MACAW was designed for a single channel WLAN operating at 5GHz with 256Kbps link radios. The structure of the target WLAN was a nano-cellular structure with small cell sizes (6m diameter) and single base station per cell. The radios are quite short range 3~4 meters. The authors claim many assumptions about the indoor environment under investigation which sound quite strange knowing what we know about indoor environments today:
  1. Attenuation was considered a strong function of distance.
  2. The communication links were considered symmetric.
  3. The communication range was modeled as a binary in-range/out-of-range model and the other effects was ignored.
I am sure they had strong observations supporting these assumptions but it would have been interesting if authors presented the supporting experiments/analysis as they are key to the rest of the results of the paper (these assumptions are generally considered to not hold in today WLANs but that could be a result of longer range wider bandwidth links!?). Based on these assumption authors extend the RTS-CTS-DATA scheme of MACA protocol to RTS-CTS-DS-DATA-ACK scheme of MACAW.

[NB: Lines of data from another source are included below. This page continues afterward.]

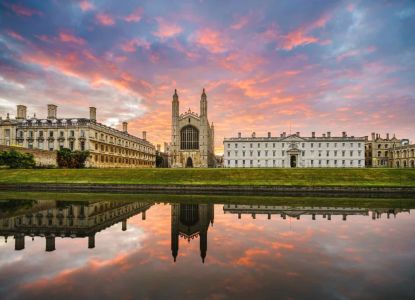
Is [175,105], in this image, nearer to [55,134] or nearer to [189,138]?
[189,138]

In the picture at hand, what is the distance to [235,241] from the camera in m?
12.5

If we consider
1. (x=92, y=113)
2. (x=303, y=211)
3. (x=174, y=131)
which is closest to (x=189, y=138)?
(x=174, y=131)

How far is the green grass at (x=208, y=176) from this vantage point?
43.2 meters

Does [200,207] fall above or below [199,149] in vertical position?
below

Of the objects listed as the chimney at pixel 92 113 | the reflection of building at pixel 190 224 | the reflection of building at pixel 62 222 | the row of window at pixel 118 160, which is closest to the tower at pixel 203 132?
the row of window at pixel 118 160

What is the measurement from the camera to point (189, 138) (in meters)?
94.5

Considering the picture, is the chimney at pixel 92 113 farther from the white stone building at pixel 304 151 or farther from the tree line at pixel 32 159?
the white stone building at pixel 304 151

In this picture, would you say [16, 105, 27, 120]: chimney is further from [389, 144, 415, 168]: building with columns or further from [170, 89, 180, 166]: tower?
[389, 144, 415, 168]: building with columns

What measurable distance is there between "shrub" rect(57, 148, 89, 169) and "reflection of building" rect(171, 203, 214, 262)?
5000cm

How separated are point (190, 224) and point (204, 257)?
5.66m

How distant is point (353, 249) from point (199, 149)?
266 feet

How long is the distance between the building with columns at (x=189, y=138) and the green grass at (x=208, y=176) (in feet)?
132

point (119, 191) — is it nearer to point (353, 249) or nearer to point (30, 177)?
point (30, 177)

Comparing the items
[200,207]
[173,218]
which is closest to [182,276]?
[173,218]
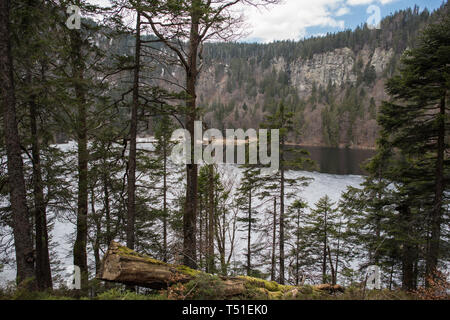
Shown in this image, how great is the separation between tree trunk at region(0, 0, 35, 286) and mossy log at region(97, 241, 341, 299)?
2031mm

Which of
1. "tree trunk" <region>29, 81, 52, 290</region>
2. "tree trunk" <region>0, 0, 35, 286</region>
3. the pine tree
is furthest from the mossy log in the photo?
the pine tree

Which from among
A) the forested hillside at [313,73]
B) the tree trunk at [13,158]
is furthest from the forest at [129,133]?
the forested hillside at [313,73]

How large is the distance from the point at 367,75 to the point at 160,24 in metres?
160

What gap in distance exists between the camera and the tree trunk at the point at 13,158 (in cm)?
477

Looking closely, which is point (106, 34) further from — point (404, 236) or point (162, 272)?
point (404, 236)

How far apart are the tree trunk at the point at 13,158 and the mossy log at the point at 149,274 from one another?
203 centimetres

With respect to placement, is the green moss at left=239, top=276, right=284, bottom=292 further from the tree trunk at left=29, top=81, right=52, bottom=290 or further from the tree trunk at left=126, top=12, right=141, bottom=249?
the tree trunk at left=29, top=81, right=52, bottom=290

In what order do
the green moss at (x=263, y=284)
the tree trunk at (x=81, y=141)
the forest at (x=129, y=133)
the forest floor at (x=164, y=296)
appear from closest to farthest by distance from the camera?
the forest floor at (x=164, y=296), the forest at (x=129, y=133), the green moss at (x=263, y=284), the tree trunk at (x=81, y=141)

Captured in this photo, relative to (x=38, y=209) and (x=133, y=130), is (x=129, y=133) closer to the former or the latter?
(x=133, y=130)

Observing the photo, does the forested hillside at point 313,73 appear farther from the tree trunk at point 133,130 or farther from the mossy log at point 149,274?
the mossy log at point 149,274

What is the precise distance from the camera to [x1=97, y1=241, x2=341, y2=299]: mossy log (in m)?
4.08

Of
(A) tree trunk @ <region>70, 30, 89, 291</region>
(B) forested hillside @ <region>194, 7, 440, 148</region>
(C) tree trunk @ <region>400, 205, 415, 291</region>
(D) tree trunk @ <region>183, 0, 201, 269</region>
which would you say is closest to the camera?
(A) tree trunk @ <region>70, 30, 89, 291</region>

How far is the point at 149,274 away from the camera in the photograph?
4234 mm
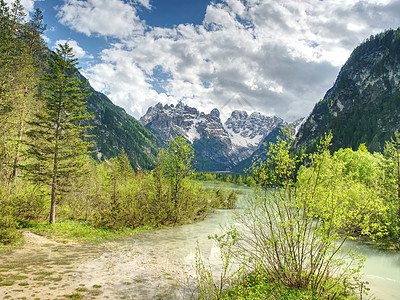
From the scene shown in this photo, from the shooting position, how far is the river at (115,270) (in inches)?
418

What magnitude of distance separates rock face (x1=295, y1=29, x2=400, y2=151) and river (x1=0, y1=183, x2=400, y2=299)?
113 meters

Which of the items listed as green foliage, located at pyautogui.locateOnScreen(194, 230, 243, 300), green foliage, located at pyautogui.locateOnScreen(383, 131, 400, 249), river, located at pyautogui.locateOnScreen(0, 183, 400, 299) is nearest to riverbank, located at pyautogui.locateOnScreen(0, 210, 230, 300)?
river, located at pyautogui.locateOnScreen(0, 183, 400, 299)

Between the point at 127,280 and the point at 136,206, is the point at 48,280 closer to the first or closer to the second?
the point at 127,280

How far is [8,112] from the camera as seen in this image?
2333 cm

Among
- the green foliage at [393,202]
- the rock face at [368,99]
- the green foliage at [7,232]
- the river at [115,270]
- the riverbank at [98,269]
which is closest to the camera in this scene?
the riverbank at [98,269]

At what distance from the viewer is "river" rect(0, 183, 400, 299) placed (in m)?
10.6

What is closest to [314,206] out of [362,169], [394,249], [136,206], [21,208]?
[394,249]

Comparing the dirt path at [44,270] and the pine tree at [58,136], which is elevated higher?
the pine tree at [58,136]

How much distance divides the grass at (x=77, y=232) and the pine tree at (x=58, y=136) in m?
1.42

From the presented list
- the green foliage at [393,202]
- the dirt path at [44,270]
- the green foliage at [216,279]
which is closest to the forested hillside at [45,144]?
the dirt path at [44,270]

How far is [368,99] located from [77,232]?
6911 inches

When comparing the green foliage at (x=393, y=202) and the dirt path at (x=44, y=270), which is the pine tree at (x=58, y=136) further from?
the green foliage at (x=393, y=202)

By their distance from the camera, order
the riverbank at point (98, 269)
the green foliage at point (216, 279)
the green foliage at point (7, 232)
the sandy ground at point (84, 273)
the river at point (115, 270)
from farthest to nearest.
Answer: the green foliage at point (7, 232) → the river at point (115, 270) → the riverbank at point (98, 269) → the sandy ground at point (84, 273) → the green foliage at point (216, 279)

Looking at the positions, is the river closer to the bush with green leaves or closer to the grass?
the grass
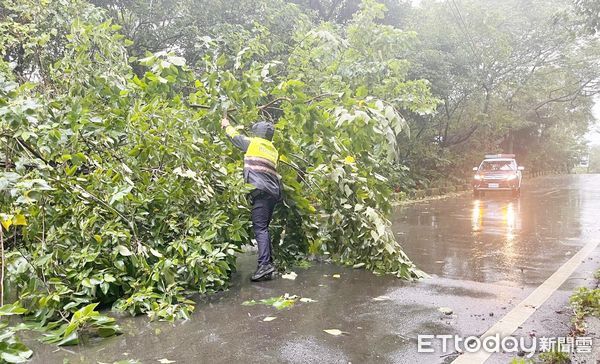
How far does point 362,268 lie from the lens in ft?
20.5

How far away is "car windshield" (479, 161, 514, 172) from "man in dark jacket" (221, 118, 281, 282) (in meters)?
15.5

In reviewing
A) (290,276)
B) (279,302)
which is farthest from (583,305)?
(290,276)

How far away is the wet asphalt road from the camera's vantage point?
355cm

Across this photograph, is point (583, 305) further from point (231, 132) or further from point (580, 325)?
point (231, 132)

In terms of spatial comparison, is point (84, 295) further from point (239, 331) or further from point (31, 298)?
point (239, 331)

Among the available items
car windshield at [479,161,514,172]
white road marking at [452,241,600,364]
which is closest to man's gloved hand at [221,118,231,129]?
white road marking at [452,241,600,364]

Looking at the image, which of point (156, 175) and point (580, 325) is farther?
point (156, 175)

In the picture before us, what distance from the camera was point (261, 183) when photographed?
17.9 ft

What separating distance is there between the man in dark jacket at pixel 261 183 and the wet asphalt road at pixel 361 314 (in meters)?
0.30

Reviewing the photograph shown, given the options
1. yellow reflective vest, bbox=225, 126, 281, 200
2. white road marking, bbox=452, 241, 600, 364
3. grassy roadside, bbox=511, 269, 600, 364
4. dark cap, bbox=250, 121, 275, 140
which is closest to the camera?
grassy roadside, bbox=511, 269, 600, 364

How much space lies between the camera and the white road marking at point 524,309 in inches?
137

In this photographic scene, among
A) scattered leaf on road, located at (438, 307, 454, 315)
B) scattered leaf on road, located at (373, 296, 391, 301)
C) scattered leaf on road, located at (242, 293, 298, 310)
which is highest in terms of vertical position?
scattered leaf on road, located at (242, 293, 298, 310)

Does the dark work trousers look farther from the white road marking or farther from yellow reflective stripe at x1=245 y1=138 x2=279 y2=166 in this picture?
the white road marking

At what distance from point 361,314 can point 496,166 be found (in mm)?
16525
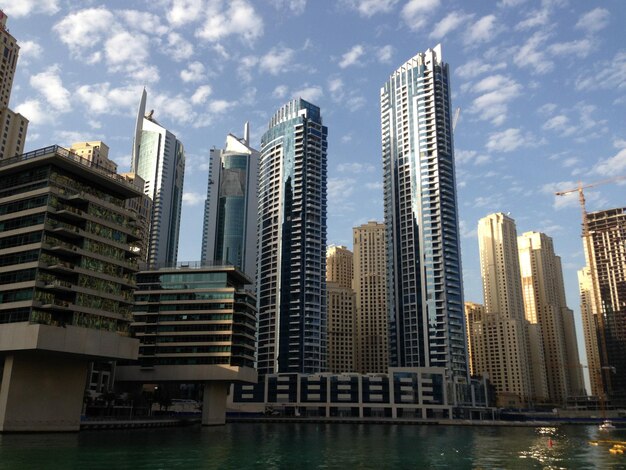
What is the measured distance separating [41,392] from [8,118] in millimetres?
137619

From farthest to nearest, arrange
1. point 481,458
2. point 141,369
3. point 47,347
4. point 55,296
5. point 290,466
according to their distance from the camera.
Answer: point 141,369 < point 55,296 < point 47,347 < point 481,458 < point 290,466

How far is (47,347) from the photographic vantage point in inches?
3103

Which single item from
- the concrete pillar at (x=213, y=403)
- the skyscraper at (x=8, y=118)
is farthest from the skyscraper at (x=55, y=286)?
the skyscraper at (x=8, y=118)

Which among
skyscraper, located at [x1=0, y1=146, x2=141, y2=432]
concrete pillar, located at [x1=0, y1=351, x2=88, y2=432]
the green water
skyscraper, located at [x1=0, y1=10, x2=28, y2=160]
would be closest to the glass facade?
skyscraper, located at [x1=0, y1=146, x2=141, y2=432]

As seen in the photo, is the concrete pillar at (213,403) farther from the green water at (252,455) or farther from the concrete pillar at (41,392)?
the green water at (252,455)

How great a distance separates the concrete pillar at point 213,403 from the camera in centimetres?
13112

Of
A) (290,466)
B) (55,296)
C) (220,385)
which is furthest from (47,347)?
(220,385)

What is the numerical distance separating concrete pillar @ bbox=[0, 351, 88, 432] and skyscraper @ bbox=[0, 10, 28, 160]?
127m

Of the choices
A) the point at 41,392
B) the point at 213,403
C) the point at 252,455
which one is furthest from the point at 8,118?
the point at 252,455

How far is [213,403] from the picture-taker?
13250 centimetres

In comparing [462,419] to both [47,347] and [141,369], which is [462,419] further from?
[47,347]

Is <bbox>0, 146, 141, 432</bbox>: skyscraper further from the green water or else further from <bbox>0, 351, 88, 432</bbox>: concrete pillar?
the green water

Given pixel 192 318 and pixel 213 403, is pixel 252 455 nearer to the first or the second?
pixel 192 318

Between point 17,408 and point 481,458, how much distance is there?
61932mm
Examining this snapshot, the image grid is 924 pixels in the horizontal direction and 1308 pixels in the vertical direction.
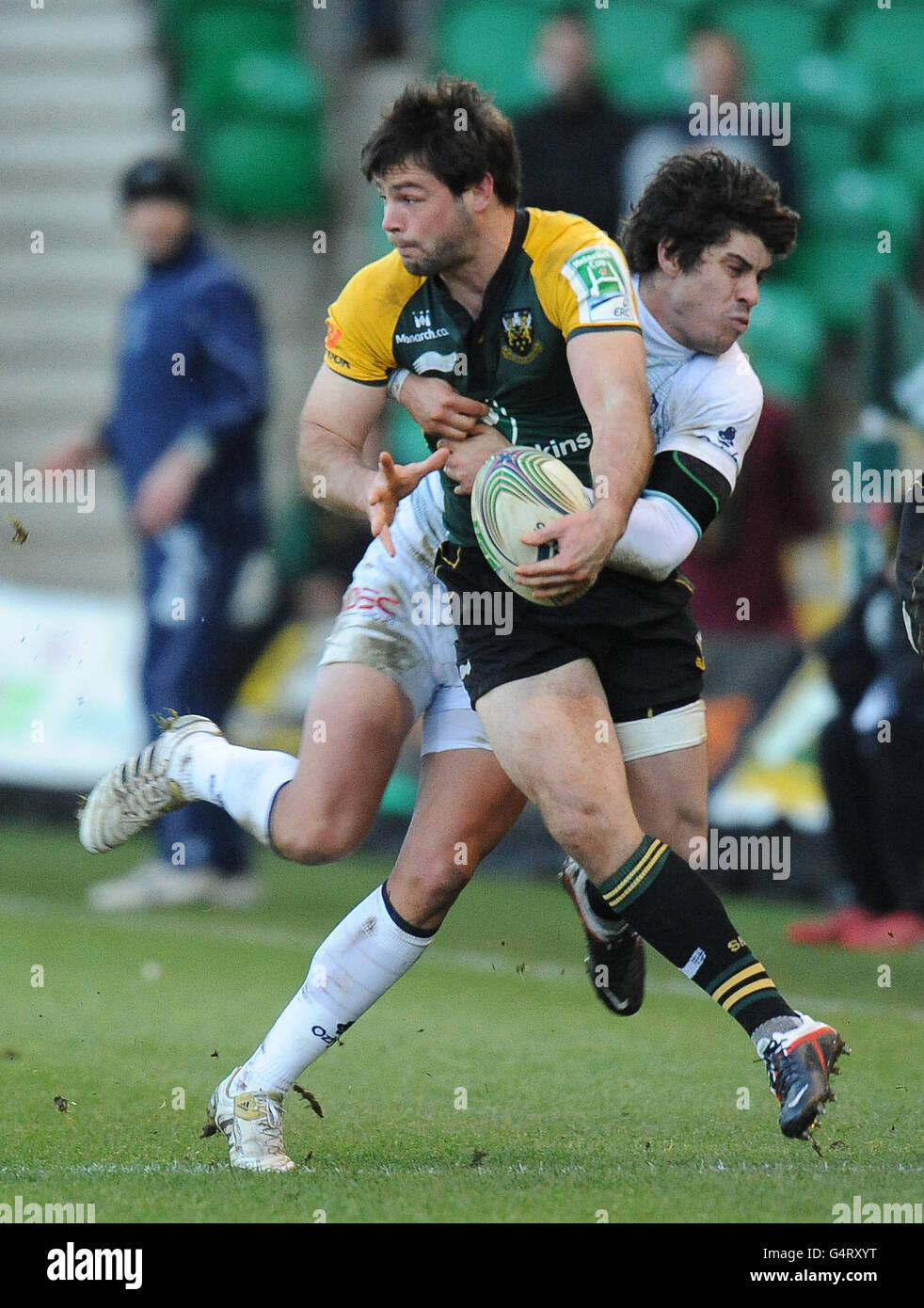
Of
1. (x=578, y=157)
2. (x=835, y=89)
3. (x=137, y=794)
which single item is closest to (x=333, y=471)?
(x=137, y=794)

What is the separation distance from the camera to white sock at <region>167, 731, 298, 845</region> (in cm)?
454

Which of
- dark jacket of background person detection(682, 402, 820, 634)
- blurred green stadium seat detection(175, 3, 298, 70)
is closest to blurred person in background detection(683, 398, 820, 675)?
dark jacket of background person detection(682, 402, 820, 634)

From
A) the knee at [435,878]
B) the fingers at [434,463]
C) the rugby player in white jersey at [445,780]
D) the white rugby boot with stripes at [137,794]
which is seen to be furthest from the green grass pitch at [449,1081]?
the fingers at [434,463]

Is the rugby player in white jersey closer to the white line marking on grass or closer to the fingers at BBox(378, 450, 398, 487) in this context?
the fingers at BBox(378, 450, 398, 487)

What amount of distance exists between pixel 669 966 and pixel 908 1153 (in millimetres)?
3139

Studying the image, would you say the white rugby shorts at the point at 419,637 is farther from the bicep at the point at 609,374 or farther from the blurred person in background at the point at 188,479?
the blurred person in background at the point at 188,479

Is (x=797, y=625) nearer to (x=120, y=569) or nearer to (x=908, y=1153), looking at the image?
(x=120, y=569)

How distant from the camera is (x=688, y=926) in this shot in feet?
13.3

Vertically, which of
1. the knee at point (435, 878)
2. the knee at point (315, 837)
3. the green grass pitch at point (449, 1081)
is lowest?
the green grass pitch at point (449, 1081)

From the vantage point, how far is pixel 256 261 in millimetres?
14188

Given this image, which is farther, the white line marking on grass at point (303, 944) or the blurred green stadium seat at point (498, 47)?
the blurred green stadium seat at point (498, 47)

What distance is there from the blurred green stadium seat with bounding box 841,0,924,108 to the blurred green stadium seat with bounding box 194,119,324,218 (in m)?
3.59

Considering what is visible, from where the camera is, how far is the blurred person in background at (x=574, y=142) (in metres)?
11.6

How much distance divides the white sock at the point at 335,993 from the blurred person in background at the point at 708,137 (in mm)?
7632
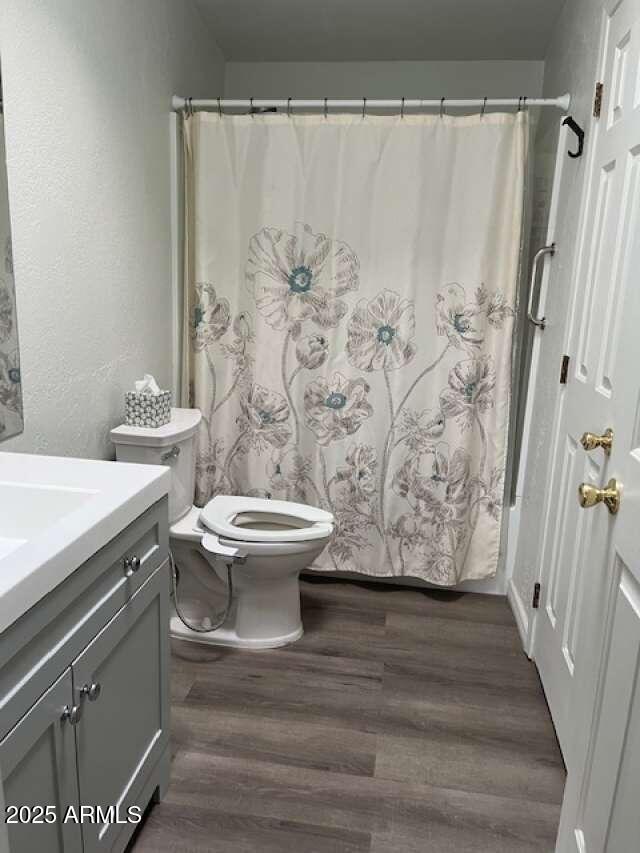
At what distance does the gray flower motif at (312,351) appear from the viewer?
2484 mm

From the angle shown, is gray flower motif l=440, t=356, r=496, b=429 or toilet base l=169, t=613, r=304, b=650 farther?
gray flower motif l=440, t=356, r=496, b=429

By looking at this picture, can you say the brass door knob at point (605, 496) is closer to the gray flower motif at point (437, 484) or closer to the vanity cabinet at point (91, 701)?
the vanity cabinet at point (91, 701)

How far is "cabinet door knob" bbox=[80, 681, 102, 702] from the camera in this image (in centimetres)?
107

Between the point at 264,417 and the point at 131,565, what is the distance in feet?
4.50

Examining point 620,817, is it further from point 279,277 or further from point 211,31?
point 211,31

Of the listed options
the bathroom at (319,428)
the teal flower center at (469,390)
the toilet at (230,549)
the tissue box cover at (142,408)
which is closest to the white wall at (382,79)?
the bathroom at (319,428)

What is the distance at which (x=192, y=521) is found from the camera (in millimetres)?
2219

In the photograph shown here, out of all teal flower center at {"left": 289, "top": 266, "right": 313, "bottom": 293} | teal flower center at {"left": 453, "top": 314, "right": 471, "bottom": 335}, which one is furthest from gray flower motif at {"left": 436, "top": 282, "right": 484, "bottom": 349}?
teal flower center at {"left": 289, "top": 266, "right": 313, "bottom": 293}

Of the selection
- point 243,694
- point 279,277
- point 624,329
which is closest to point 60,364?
point 279,277

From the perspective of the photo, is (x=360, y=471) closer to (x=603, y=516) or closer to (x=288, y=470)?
(x=288, y=470)

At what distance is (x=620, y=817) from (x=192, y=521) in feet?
5.13

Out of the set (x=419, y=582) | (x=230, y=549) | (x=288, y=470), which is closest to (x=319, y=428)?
(x=288, y=470)

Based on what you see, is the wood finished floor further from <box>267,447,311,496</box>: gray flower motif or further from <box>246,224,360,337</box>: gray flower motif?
<box>246,224,360,337</box>: gray flower motif

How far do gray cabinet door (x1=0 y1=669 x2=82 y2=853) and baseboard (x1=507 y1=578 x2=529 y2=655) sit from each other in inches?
64.8
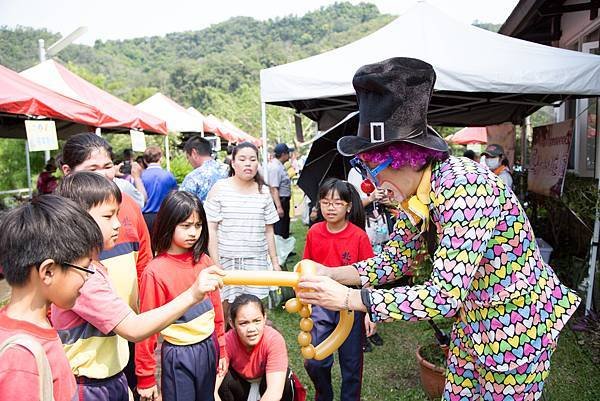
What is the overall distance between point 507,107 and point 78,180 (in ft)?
19.5

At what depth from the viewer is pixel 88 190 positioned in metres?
2.14

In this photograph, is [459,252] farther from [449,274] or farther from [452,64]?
[452,64]

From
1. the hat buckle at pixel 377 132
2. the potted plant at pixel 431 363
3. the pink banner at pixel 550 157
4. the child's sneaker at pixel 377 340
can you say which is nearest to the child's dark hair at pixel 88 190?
the hat buckle at pixel 377 132

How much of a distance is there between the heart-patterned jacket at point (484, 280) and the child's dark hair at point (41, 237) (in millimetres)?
898

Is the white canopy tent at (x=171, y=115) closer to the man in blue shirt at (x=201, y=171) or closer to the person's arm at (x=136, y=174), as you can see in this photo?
the person's arm at (x=136, y=174)

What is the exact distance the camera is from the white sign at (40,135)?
202 inches

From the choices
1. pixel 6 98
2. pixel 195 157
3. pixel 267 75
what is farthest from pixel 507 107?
pixel 6 98

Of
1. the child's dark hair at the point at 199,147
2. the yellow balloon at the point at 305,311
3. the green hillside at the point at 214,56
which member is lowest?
the yellow balloon at the point at 305,311

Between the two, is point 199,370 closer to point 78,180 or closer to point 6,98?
point 78,180

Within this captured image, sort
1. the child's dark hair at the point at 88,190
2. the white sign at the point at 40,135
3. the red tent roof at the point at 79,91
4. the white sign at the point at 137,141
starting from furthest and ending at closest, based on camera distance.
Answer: the white sign at the point at 137,141 → the red tent roof at the point at 79,91 → the white sign at the point at 40,135 → the child's dark hair at the point at 88,190

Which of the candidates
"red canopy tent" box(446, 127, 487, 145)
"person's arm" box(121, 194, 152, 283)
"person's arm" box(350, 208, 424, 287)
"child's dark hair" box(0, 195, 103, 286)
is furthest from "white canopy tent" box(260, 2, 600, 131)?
"red canopy tent" box(446, 127, 487, 145)

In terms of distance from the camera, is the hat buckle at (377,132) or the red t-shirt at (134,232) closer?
the hat buckle at (377,132)

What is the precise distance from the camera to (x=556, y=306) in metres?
1.84

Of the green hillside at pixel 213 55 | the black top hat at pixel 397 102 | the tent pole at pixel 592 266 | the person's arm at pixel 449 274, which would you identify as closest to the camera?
the person's arm at pixel 449 274
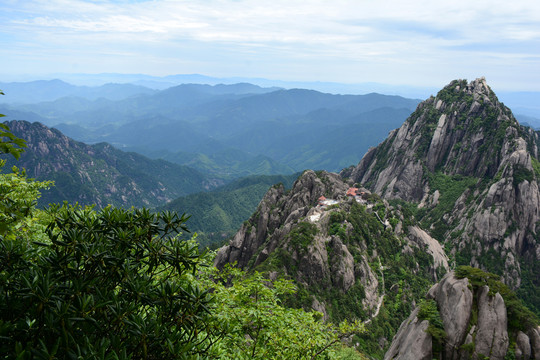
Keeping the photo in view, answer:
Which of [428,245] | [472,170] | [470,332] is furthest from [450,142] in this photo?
[470,332]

The addition of ACK ensures the unreliable link doesn't wastefully reduce the TCP performance and this can be considered as one the most significant contributions of this paper. Another interesting result of this paper is that in order to have fair bandwidth allocation, contention estimations should be done collectively and individual approach will fail to reach this purpose. Furthermore a Multiplicative Increase Additive Decrease (MILD) scheme is proposed instead of the Binary Exponential Backoff (BEP) for adjusting the backoff parameters and shown to achieve better and fairer throughput when used along the collective contention estimation mechanisms.

The authors mainly compare their algorithm with MACA showing that the extra overhead is negligible compared to the gains they achieve and they mention that they achieve 78% of the link capacity. It is important to note that these calculation were done for 512 byte packets and if one considers smaller packets such as 802.15.4 128byte packets you will end up with almost 50% channel capacity! Never the less if the target system was designed only for large packets sizes this is a valid claim.

In addition the authors do not compare their scheme fairly with a CSMA/CA scheme. By discarding the carrier-sense method they fail to investigate the cases in which CSMA can achieve much better performance than explicit contention management. The overhead corresponding to MACAW like schemes is not negligible in general. Along this paper it looked like the authors need to introduce more and more control packets which adds to the overhead and complexity of this scheme. I believe the complexity in addition to the large overhead for small packets has been the main road blocks for large deployments of such schemes in WLANs today.